### [What is expected]
Output all records precisely as written.

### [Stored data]
^^^^^^^^
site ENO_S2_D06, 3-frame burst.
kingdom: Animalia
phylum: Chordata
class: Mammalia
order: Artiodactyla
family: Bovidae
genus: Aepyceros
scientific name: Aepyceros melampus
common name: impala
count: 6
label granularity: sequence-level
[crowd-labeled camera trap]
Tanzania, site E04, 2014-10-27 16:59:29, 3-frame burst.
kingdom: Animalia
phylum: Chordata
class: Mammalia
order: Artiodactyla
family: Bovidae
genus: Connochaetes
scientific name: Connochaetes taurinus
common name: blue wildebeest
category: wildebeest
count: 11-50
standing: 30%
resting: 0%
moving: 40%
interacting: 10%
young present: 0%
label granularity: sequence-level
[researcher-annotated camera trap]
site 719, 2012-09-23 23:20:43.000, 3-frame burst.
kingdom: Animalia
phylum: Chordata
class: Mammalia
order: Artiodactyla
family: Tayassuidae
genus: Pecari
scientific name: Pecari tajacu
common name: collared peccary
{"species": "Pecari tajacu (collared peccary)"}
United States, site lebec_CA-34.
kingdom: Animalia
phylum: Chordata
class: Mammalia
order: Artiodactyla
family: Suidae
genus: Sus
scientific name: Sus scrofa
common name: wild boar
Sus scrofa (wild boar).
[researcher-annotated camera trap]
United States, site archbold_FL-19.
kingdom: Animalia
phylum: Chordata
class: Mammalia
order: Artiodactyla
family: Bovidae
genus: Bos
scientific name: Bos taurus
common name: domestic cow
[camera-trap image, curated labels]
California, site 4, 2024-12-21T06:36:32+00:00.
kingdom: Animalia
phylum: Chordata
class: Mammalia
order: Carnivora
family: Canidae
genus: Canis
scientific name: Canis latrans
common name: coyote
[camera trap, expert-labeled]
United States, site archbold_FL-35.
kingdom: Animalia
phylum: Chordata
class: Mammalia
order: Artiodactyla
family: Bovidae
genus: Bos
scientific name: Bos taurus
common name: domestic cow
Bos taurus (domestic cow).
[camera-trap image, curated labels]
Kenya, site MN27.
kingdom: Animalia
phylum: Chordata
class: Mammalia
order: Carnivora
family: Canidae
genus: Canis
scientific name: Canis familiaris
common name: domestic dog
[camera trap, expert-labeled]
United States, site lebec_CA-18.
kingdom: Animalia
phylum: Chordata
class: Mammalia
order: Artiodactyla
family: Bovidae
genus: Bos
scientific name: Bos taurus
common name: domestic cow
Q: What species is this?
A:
^^^^^^^^
### [Result of the exercise]
site ENO_S2_D06, 3-frame burst.
kingdom: Animalia
phylum: Chordata
class: Mammalia
order: Artiodactyla
family: Bovidae
genus: Aepyceros
scientific name: Aepyceros melampus
common name: impala
count: 6
label granularity: sequence-level
[crowd-labeled camera trap]
Tanzania, site E04, 2014-10-27 16:59:29, 3-frame burst.
kingdom: Animalia
phylum: Chordata
class: Mammalia
order: Artiodactyla
family: Bovidae
genus: Connochaetes
scientific name: Connochaetes taurinus
common name: blue wildebeest
category: wildebeest
count: 11-50
standing: 30%
resting: 0%
moving: 40%
interacting: 10%
young present: 0%
label granularity: sequence-level
[researcher-annotated camera trap]
site 719, 2012-09-23 23:20:43.000, 3-frame burst.
kingdom: Animalia
phylum: Chordata
class: Mammalia
order: Artiodactyla
family: Tayassuidae
genus: Pecari
scientific name: Pecari tajacu
common name: collared peccary
{"species": "Pecari tajacu (collared peccary)"}
United States, site lebec_CA-34.
kingdom: Animalia
phylum: Chordata
class: Mammalia
order: Artiodactyla
family: Suidae
genus: Sus
scientific name: Sus scrofa
common name: wild boar
Sus scrofa (wild boar).
[researcher-annotated camera trap]
United States, site archbold_FL-19.
kingdom: Animalia
phylum: Chordata
class: Mammalia
order: Artiodactyla
family: Bovidae
genus: Bos
scientific name: Bos taurus
common name: domestic cow
[camera-trap image, curated labels]
California, site 4, 2024-12-21T06:36:32+00:00.
kingdom: Animalia
phylum: Chordata
class: Mammalia
order: Carnivora
family: Canidae
genus: Canis
scientific name: Canis latrans
common name: coyote
[camera trap, expert-labeled]
United States, site archbold_FL-35.
kingdom: Animalia
phylum: Chordata
class: Mammalia
order: Artiodactyla
family: Bovidae
genus: Bos
scientific name: Bos taurus
common name: domestic cow
Bos taurus (domestic cow).
[camera-trap image, curated labels]
Kenya, site MN27.
kingdom: Animalia
phylum: Chordata
class: Mammalia
order: Carnivora
family: Canidae
genus: Canis
scientific name: Canis familiaris
common name: domestic dog
[camera trap, expert-labeled]
United States, site lebec_CA-18.
kingdom: Animalia
phylum: Chordata
class: Mammalia
order: Artiodactyla
family: Bovidae
genus: Bos
scientific name: Bos taurus
common name: domestic cow
Q: What species is this?
A:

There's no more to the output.